:: Excerpted text ::
========================

Python basics crash course I

Here’s the code we’ll run through and work in this part:

basic.py

'''
This is a multi-line comment at the beginning of this Python
script. Its aim is to introduce you to the most basic concepts
in Python. We'll walk through this live in the course. If you
look at this in advance and everything here makes perfect sense
to you, and you could recreate it yourself from scratch, feel
free to skip the first hour of our Setup & Python basics session.
'''

# also a comment, only a single line comment
# althought it is followed by just another one
# no machine code will be executed up to (down) here

# but now, let's define some variables
my_boolean = True
my_boolean = False  # well, now we've overwritten the content
my_boolean = 'Not a boolean at all, but a string now!'
my_boolean = True or False  # ahm ... what's that?

# let's check and print the content to the console
print(my_boolean)

print('How can we explain that?')
my_explanation = 'Well, True or False is always ' + str(my_boolean)
print(my_explanation)

# combine printing and evaluation
print('But True and False is always', True and False)

# Let's get some user input
print()  # do an empty line first
user_name = input('Hey! What\'s your name? ')
print(f'Hi {user_name}, nice to talk to you.\n')  # using a format string and adding an empty line at the end


# before we can do more awesome stuff we need some better ideas
# of what types we can use here
my_string1 = 'Well, we already know this one'
my_string2 = "Double-quotes are also fine"
my_string3 = ''
my_string4 = 'The last one was an empty string. Still a string!'

my_multiline_string = '''This string starts here,
but spans several lines.
Quite convenient.'''

my_tedious_multiline_string = 'This string starts here,\n'
my_tedious_multiline_string += 'but spans several lines.\n'
my_tedious_multiline_string += 'Quite inconvenient doing it this way.'

print(my_multiline_string)
print(my_tedious_multiline_string, '\n')

print('So' + 'yes,' + 'strings' + 'can' + 'be' + 'concatenated!')  # whats up with the spaces?

# ok, we got strings, what about numbers and calculations?

========================

:: Entries supplied ::
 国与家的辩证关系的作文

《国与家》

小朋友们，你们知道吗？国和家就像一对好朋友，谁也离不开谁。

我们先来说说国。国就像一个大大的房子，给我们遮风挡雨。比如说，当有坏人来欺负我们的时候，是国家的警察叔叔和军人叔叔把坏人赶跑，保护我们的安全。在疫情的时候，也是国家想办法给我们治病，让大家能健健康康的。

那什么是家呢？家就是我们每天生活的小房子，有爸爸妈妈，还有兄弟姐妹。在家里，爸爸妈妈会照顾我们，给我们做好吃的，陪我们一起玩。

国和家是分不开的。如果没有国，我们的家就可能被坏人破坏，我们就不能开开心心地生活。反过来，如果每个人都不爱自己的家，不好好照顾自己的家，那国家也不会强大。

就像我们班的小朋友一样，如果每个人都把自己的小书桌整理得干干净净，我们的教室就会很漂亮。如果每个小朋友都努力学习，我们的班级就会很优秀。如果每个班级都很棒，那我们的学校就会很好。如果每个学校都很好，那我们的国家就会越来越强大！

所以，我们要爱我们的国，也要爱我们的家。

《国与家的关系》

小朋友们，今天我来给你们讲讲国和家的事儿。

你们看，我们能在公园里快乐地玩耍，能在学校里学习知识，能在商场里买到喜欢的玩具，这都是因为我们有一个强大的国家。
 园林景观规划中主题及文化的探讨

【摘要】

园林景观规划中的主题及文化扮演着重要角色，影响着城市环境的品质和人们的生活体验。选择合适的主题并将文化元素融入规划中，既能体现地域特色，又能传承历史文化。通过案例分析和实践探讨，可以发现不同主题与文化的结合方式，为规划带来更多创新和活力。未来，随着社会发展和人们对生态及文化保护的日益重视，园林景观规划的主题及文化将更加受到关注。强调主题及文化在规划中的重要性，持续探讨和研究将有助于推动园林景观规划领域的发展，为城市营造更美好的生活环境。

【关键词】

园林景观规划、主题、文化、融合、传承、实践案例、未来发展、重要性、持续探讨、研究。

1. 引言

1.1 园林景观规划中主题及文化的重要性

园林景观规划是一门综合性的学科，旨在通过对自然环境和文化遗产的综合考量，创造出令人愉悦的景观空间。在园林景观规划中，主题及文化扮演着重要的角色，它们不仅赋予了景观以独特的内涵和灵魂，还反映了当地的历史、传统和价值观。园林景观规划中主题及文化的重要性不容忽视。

========================

:: Task list ::
**A)** Retype the part of the Python basics crash course starting with "# combine printing" and going on through "your name? ')".
**B)** In the Python basics crash course, what may a reader skip if everything in the script already makes perfect sense to them?
**C)** Keep writing the Python basics crash course script, picking up after its last line.
You won't need the records at all.

:: Outputs by task ::
**A)**
# combine printing and evaluation
print('But True and False is always', True and False)

# Let's get some user input
print()  # do an empty line first
user_name = input('Hey! What\'s your name? ')

**B)** The first hour of the Setup & Python basics session.

**C)**
my_int = 42
my_float = 42.0000000000001
my_float2 = 42.0
print(f'The type of {my_int} is {type(my_int)}.')
print(f'The type of {my_float2} is {type(my_float2)}.')

# let's do some calculations
print(5 * (12-8) + -15)
print(98 + (59872 / (13*8)) * -51)
print(72 % 8)  # this is the modulo operation
print(73 % 8)  # it returns the remainder of a division

# we can even "multiply" strings
print('The essence is ' + 'bla' * 3)

# now, comparing things is a very boolean thing to do
print('2 == 2? ', 2 == 2)
print('2 == 3? ', 2 == 3)
print('2 < 3? ', 2 < 3)
print('2 <= 2? ', 2 <= 2)
print('42 > 0? ', 42 > 0)
print('"lala" == "lala"', "lala" == "lala")

# comparing can be fun, IF you can do something with it
user_guess = input(f'Hey {user_name}, give me a number: ')
if user_guess == '42':
    print('Awesome, it seems there is nothing else left to lear for you')

user_guess = input(f'Gimme another one: ')
if user_guess == '42':
    print('Sneaky you, you are really intent on being stuck here, are you?')
else:
    print('Sorry, your number is just wrong!')

user_guess = input(f'Only one more: ')
if user_guess == '42':
    print('This is getting boring: ')
elif user_name == 'jackie':
    print(f'Well {user_name}, whatever you say seems to be the right thing.')
else:
    print('Not it! Well, maybe another time')

# so here we actually compared strings, not really numbers (as in int)
# but as we already have 100 lines of code here, let's try it out before we continue with basic2.py

As a file: snippets/basic.py

basic2.py

# as we are getting into error handling now, let's define a DEMO var
DEMO = True

try:
    print(23 + '23')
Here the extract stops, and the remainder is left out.